Transcribed page contents:
□ □ □

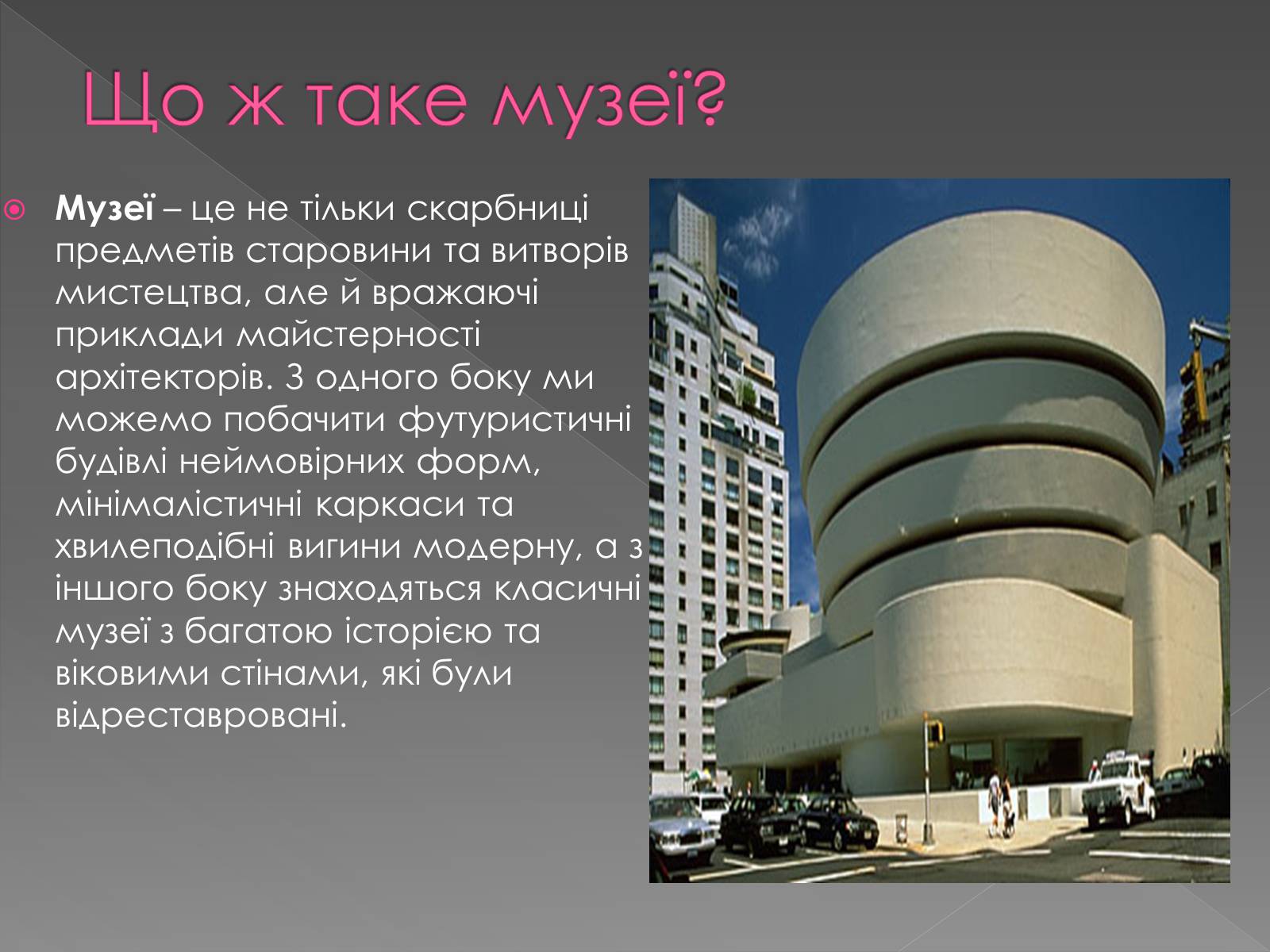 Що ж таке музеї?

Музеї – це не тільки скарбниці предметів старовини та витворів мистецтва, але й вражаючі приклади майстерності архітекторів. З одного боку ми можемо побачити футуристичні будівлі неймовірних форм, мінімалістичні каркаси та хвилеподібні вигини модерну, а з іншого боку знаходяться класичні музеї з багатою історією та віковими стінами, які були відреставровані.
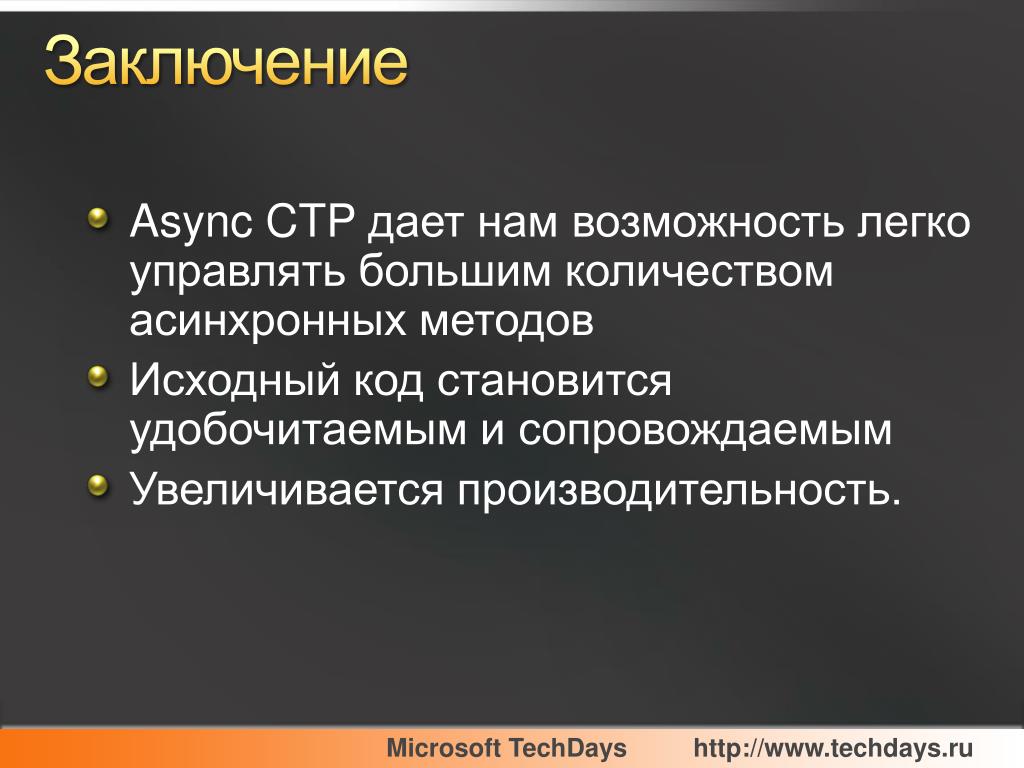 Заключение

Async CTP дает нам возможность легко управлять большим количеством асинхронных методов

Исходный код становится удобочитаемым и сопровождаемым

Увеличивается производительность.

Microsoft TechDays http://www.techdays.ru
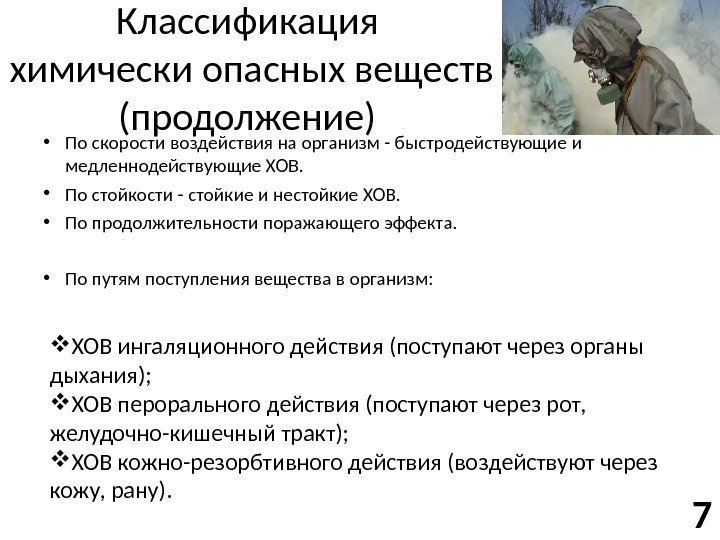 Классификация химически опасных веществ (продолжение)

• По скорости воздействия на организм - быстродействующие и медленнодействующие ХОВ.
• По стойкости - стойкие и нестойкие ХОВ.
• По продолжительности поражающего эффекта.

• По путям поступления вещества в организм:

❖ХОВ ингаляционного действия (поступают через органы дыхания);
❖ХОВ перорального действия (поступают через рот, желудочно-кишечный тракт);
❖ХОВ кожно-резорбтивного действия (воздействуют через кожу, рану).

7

□ □ □

*Goal of the exercise*: Could you restate each record word for word, keeping the pictures out?

*Solution for this exercise*:
 Що ж таке музеї?

Музеї – це не тільки скарбниці предметів старовини та витворів мистецтва, але й вражаючі приклади майстерності архітекторів. З одного боку ми можемо побачити футуристичні будівлі неймовірних форм, мінімалістичні каркаси та хвилеподібні вигини модерну, а з іншого боку знаходяться класичні музеї з багатою історією та віковими стінами, які були відреставровані.
 Заключение

Async CTP дает нам возможность легко управлять большим количеством асинхронных методов

Исходный код становится удобочитаемым и сопровождаемым

Увеличивается производительность.

Microsoft TechDays http://www.techdays.ru
 Классификация химически опасных веществ (продолжение)

• По скорости воздействия на организм - быстродействующие и медленнодействующие ХОВ.
• По стойкости - стойкие и нестойкие ХОВ.
• По продолжительности поражающего эффекта.

• По путям поступления вещества в организм:

❖ХОВ ингаляционного действия (поступают через органы дыхания);
❖ХОВ перорального действия (поступают через рот, желудочно-кишечный тракт);
❖ХОВ кожно-резорбтивного действия (воздействуют через кожу, рану).

7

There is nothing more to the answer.